*Set of tasks*:
(A) From the post on telling whether a file is a Word document, reproduce word for word the passage starting with "How to tell" and going on through "hardcode the extensions.".
(B) List every variable name that the code in the post on telling whether a file is a Word document declares with the keyword Dim.

Thursday, April 01, 2010

How to tell if a file is a Word document

I am building a tool that needs to do something to all the Word documents in a set of folders. There are other sorts of files in these folders so I need to filter the list. I didn't want to hard code the file extensions that constitute Word documents because these change according to the version and will do so in future. So I decided to develop a function that is cross-version compatible.

To determine the documents that Microsoft Word can open and update natively, I am using the Filters collection from the Application.FileDialog object which is available in Word version 2002 onwards. This is the list of extensions that can be selected in the File Open dialog to filter the files that can be opened in Word. Seems to work like a charm. For earlier versions, you'll need to hardcode the extensions.


Public Function IsWordDocument(ByVal strExtension As String) As Boolean

    ' Developed by Warren Bain on 01/04/2010
    ' Copyright (c) Thought Croft Pty Ltd
    ' All rights reserved.

    ' Verifies if the supplied file extension e.g. "doc"
    ' is recognised as one of the documents that this version
    ' of Word can natively handle.  List is constructed from the
    ' types of documents that can be filtered in the Open File dialog
    ' therefore this only works from Microsoft Word 2002 onwards.

    Const strcNoiseChars           As String = "*?."
    Const strcSeparators           As String = ";,"
    Const strcDelimiter            As String = "|"

    Static colExtensions           As Collection

    Dim fdf                        As FileDialogFilter
    Dim astrExts                   As Variant
    Dim strExts                    As String
    Dim i                          As Integer

    ' Check if we have loaded the collection yet - only done once
    If colExtensions Is Nothing Then
        Set colExtensions = New Collection
        For Each fdf In Application.FileDialog(msoFileDialogOpen).Filters
            strExts = fdf.Extensions

            ' Remove any 'noise' characters from the string
            For i = 1 To Len(strcNoiseChars)
                strExts = Replace(strExts, Mid$(strcNoiseChars, i, 1), vbNullString)
            Next i

            ' Ensure we standardise on separators used
            For i = 1 To Len(strcSeparators)

*Dataset content*:
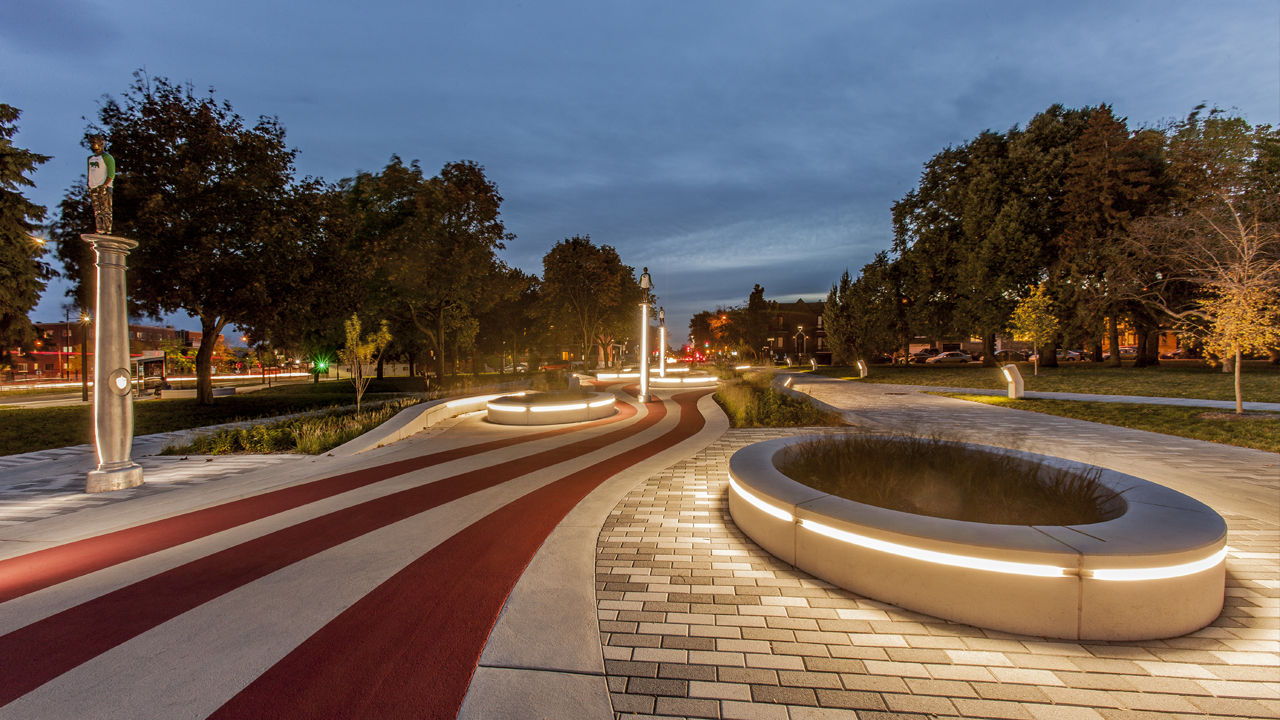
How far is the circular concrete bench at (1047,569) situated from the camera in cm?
310

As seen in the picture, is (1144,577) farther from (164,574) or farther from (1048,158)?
(1048,158)

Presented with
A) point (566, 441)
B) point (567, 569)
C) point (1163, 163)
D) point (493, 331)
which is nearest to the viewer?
point (567, 569)

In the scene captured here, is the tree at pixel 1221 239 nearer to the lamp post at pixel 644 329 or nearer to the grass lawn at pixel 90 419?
the lamp post at pixel 644 329

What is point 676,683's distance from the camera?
2.75m

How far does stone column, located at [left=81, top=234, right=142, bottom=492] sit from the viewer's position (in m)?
7.04

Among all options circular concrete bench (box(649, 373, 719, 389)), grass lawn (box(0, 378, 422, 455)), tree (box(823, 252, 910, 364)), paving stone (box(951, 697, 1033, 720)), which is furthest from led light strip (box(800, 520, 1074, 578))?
tree (box(823, 252, 910, 364))

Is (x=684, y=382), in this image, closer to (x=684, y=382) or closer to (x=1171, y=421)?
(x=684, y=382)

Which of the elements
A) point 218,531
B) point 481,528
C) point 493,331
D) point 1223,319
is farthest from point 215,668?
point 493,331

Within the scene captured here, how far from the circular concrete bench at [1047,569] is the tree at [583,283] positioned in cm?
3273

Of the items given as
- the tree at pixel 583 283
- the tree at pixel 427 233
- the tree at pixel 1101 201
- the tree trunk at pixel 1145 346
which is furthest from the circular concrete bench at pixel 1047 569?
the tree trunk at pixel 1145 346

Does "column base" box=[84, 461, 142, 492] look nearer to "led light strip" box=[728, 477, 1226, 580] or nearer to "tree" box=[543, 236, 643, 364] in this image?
"led light strip" box=[728, 477, 1226, 580]

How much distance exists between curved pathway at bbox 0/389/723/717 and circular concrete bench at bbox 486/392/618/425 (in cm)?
584

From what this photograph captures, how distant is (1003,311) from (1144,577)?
1269 inches

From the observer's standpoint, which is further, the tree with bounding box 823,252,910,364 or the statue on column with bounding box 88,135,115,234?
the tree with bounding box 823,252,910,364
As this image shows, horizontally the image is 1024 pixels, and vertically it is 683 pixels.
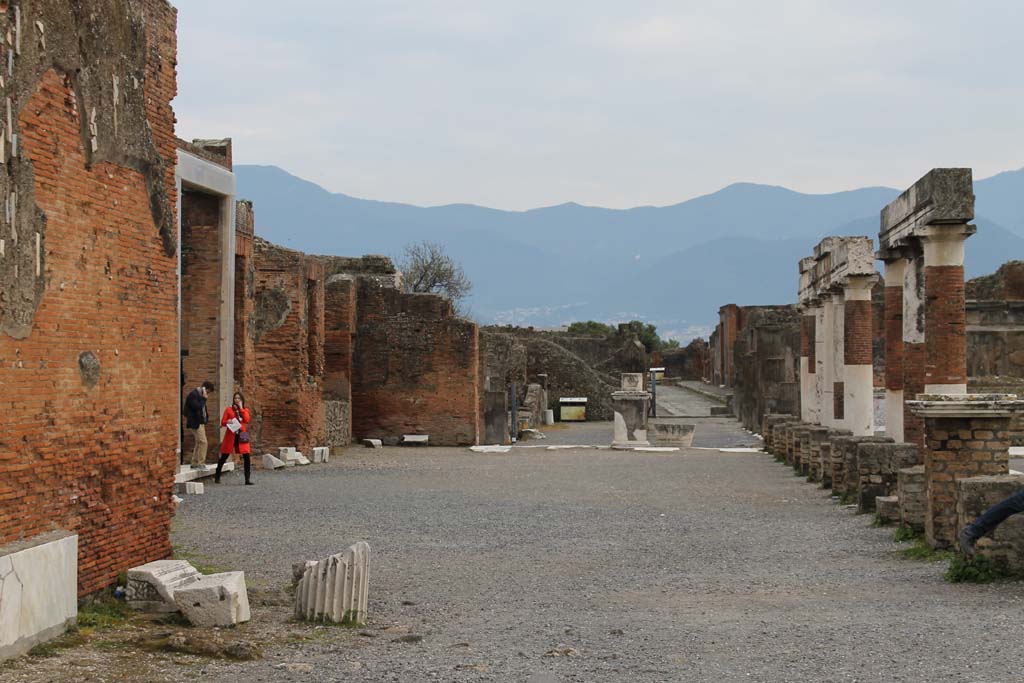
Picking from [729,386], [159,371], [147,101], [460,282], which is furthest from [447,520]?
[460,282]

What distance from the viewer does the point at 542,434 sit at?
32438 mm

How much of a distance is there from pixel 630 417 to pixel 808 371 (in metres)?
3.65

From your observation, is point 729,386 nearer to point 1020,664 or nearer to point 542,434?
point 542,434

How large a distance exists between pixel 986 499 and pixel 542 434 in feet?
77.6

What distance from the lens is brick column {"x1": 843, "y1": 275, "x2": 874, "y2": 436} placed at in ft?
63.6

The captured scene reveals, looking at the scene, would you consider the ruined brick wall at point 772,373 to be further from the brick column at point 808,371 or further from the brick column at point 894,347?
the brick column at point 894,347

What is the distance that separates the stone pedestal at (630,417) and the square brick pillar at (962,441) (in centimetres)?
1591

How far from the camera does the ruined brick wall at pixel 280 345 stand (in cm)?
2017

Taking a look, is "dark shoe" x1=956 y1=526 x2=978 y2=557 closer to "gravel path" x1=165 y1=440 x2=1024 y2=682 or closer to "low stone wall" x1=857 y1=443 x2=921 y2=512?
"gravel path" x1=165 y1=440 x2=1024 y2=682

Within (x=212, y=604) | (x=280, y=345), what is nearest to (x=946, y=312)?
(x=212, y=604)

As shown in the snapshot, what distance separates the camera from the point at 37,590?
21.5ft

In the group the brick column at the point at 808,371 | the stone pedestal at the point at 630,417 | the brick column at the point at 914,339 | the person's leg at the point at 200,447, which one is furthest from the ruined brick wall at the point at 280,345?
the brick column at the point at 808,371

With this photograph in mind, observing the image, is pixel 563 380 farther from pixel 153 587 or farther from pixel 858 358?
pixel 153 587

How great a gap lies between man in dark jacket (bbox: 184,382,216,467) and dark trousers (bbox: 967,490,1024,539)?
35.8ft
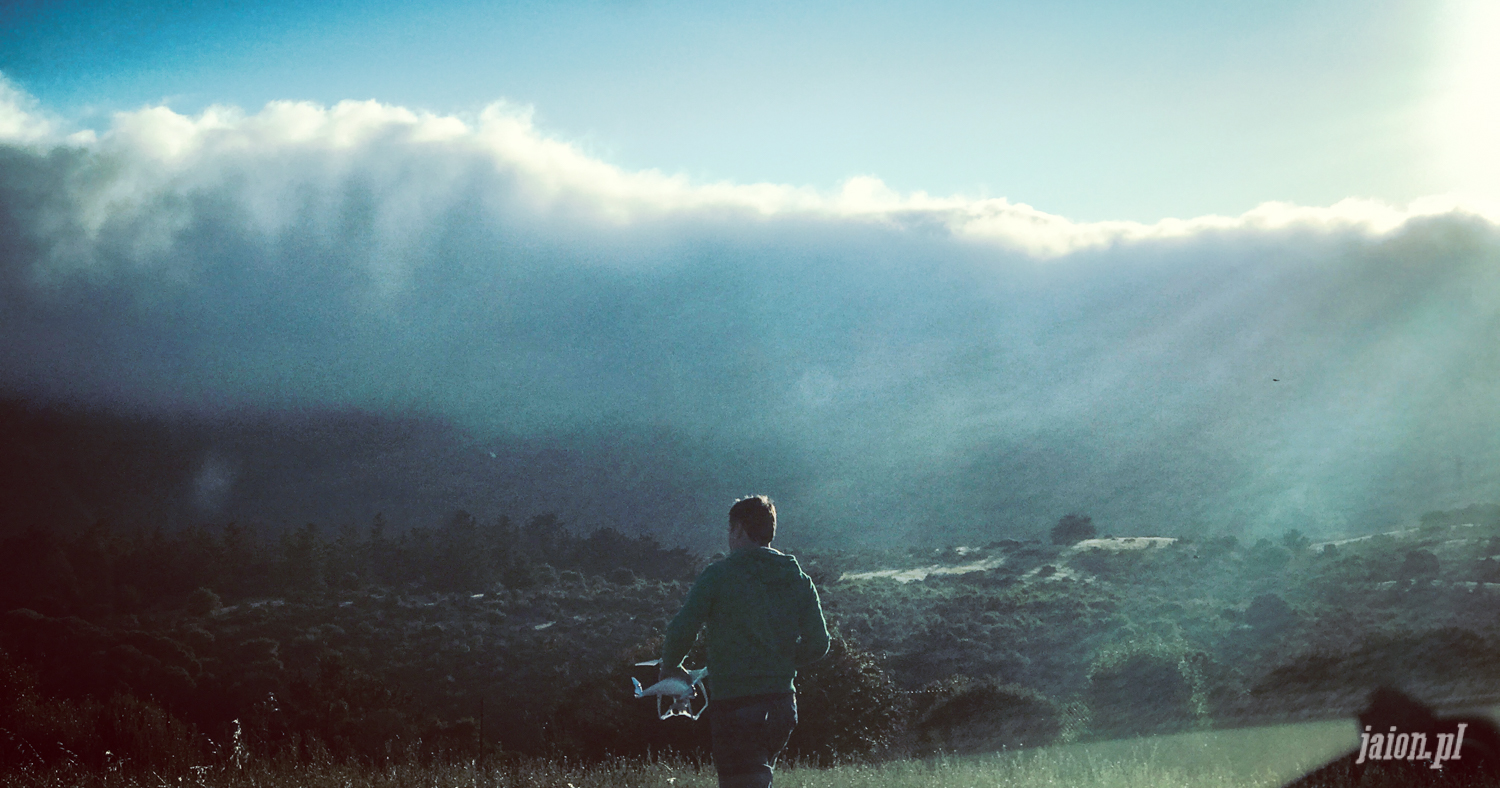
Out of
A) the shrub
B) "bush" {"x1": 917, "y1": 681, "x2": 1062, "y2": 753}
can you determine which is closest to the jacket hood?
"bush" {"x1": 917, "y1": 681, "x2": 1062, "y2": 753}

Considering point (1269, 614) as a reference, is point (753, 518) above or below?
above

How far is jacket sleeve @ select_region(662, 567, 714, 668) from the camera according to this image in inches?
210

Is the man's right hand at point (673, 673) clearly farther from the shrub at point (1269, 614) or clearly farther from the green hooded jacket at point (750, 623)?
the shrub at point (1269, 614)

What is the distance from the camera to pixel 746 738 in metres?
5.35

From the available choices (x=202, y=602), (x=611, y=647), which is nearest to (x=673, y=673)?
(x=611, y=647)

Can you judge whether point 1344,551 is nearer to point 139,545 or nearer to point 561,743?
point 561,743

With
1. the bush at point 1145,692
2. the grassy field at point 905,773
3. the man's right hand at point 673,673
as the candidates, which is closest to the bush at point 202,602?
the bush at point 1145,692

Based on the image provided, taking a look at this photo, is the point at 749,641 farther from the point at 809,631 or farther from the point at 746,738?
the point at 746,738

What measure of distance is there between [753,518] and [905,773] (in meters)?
7.14

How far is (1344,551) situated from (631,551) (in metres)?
41.8

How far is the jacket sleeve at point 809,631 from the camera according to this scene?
215 inches

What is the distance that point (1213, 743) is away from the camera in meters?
13.5

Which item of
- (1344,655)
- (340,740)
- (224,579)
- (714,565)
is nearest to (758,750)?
(714,565)

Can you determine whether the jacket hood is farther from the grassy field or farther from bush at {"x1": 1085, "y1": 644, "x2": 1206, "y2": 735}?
bush at {"x1": 1085, "y1": 644, "x2": 1206, "y2": 735}
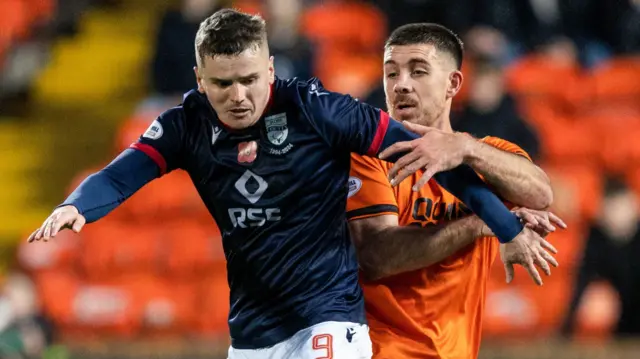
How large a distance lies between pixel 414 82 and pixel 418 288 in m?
0.76

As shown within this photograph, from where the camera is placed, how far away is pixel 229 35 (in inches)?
141

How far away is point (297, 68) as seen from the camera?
8.22 m

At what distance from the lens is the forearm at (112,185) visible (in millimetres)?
3547

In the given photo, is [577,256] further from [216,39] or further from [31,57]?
[31,57]

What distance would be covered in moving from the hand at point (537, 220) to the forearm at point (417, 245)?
0.24 m

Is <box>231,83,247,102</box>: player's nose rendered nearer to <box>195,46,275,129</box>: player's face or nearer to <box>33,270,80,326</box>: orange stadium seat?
<box>195,46,275,129</box>: player's face

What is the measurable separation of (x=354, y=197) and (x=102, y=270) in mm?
4100

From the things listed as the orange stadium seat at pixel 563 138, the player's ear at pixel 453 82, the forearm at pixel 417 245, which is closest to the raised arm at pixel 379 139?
the forearm at pixel 417 245

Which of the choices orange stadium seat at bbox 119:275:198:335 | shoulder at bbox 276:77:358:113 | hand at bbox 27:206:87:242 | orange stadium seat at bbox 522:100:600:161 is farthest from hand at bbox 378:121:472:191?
orange stadium seat at bbox 522:100:600:161

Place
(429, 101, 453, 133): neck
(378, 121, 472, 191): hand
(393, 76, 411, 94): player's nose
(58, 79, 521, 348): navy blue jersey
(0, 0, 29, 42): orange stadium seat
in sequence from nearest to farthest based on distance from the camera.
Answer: (378, 121, 472, 191): hand → (58, 79, 521, 348): navy blue jersey → (393, 76, 411, 94): player's nose → (429, 101, 453, 133): neck → (0, 0, 29, 42): orange stadium seat

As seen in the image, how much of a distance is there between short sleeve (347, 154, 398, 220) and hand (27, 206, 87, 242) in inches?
38.6

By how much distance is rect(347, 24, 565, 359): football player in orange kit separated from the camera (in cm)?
375

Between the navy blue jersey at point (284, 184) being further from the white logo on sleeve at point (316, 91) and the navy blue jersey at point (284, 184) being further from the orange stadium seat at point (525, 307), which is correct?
the orange stadium seat at point (525, 307)

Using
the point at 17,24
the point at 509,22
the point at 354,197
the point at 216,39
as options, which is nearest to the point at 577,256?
the point at 509,22
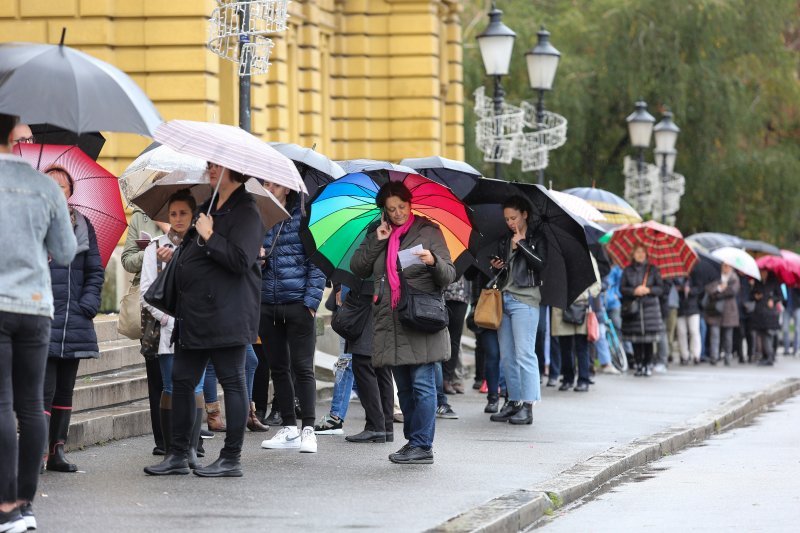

*Results of the tasks*:
(A)
How to tell if a file is a Word document

I am building a tool that needs to do something to all the Word documents in a set of folders. There are other sorts of files in these folders so I need to filter the list. I didn't want to hard code the file extensions that constitute Word documents because these change according to the version and will do so in future. So I decided to develop a function that is cross-version compatible.

To determine the documents that Microsoft Word can open and update natively, I am using the Filters collection from the Application.FileDialog object which is available in Word version 2002 onwards. This is the list of extensions that can be selected in the File Open dialog to filter the files that can be opened in Word. Seems to work like a charm. For earlier versions, you'll need to hardcode the extensions.

(B)
fdf
astrExts
strExts
i